每过一天,上官嫃便用小刀在树干上刻一道痕迹。日落西沉,她数着那些长长短短的刻痕,心底忽然一阵阵地发慌。被困在这已有月余,可她信期未至……

査元赫赤膊着在湖里捉鱼,灿灿的夕阳余晖似一层金纱熨帖在他周身,柔柔泛着光。上官嫃在湖边踟蹰,不知如何开口。不一会,査元赫拎着两条长约半尺的小鱼朝岸边跑,笑眯眯喊道:“小娘子,你想吃鱼汤还是烤鱼?”

上官嫃心神不宁道:“你吃什么我便吃什么。”

“我当然听娘子的!”査元赫凑过去在她脸颊轻啄了一下,“快说!”

上官嫃挤出一丝笑,答道:“鱼汤罢,方便些。”

査元赫点点头,忽觉她神色异样,疑惑问:“怎么了?可是有话想说?”

上官嫃目光闪躲,双颊被晚霞映得绯红,喃喃道:“我觉得……我可能……”想说的话堵在嗓子眼说不出口,上官嫃攥紧了衣袖,深吸口气,却突然听见査元赫兴奋呼道:“有商队!真的是商队!”

上官嫃顺着他的视线望过去,见一支浩浩荡荡的队伍在霞光笼罩下沿着沙丘缓缓而行。査元赫立马扔了手里的鱼,朝那方向狂奔而去。上官嫃也惊喜万分,随着他身后追上去。

査元赫振臂高呼,时不时回头冲上官嫃欢笑,两人站在绿洲的边缘翘首张望,背着夕阳定格出两只相依的影子。那队伍渐渐走近,影像逐渐清晰,训练有素的士兵扛着刀枪,骆驼拉着一辆宽敞的篷车,査元赫脸上的笑容渐渐僵住,一把握紧了上官嫃的手。

上官嫃微微胆怯往后退了一步,躲藏在他身后,“他们是什么人?”

一阵突如其来的狂风刮起,旌旗飘荡,红底黑墨赫然画着一个唐正威严的“査”字。

“爹?”査元赫迟疑再三,牵着上官嫃慢慢朝前走。

对方亦加快了速度,直到先行的士兵们将他们二人团团包围,査元赫预感出有些异样,高声问:“査将军可在车上。”

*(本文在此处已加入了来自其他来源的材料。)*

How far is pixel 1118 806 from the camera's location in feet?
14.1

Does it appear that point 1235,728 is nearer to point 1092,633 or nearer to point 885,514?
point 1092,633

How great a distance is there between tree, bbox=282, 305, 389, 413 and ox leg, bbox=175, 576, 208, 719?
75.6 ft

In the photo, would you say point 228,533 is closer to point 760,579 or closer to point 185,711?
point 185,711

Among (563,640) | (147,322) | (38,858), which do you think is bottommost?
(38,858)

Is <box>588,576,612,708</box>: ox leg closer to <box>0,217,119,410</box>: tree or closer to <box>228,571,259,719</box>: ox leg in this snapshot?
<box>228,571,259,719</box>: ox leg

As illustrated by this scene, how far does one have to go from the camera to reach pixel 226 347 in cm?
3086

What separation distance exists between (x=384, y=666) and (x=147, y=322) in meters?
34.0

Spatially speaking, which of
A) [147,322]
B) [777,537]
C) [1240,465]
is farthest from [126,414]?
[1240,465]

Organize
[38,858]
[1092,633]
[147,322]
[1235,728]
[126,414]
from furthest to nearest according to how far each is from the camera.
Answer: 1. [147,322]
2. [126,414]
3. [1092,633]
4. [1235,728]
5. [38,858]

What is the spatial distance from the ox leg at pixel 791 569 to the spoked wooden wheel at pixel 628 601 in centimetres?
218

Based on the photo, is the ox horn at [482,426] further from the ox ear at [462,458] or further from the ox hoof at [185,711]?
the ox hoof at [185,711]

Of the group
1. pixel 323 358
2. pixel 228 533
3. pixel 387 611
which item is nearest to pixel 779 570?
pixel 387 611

驼铃叮铃,晃晃悠悠拉着篷车走进了包围圈,敞开的布帘令车内一览无遗,司马银凤缓缓走至车边,目光极为复杂盯着他们,语调疲惫:“你爹往南边寻去了,我一会要给他传个信,叫他回扁州去。”顿了顿,司马银凤斜睨着周围的将士,“怎么?你们都不认得皇太后?”

一圈圈士兵陆续跪下,呼声震天:“叩见皇太后!”

只这短短的一瞬,上官嫃前一刻被冰冻三尺的心里陡然又涌起无数惊涛骇浪,她终是挣脱了査元赫的手,缓缓走向前,“平身。”

司马银凤并未下车,始终高高在上睨着他们,下令道:“既然找到了,那便先在前面扎营,明日回程。你们去给皇太后搭寝帐,本宫的稍后安排。”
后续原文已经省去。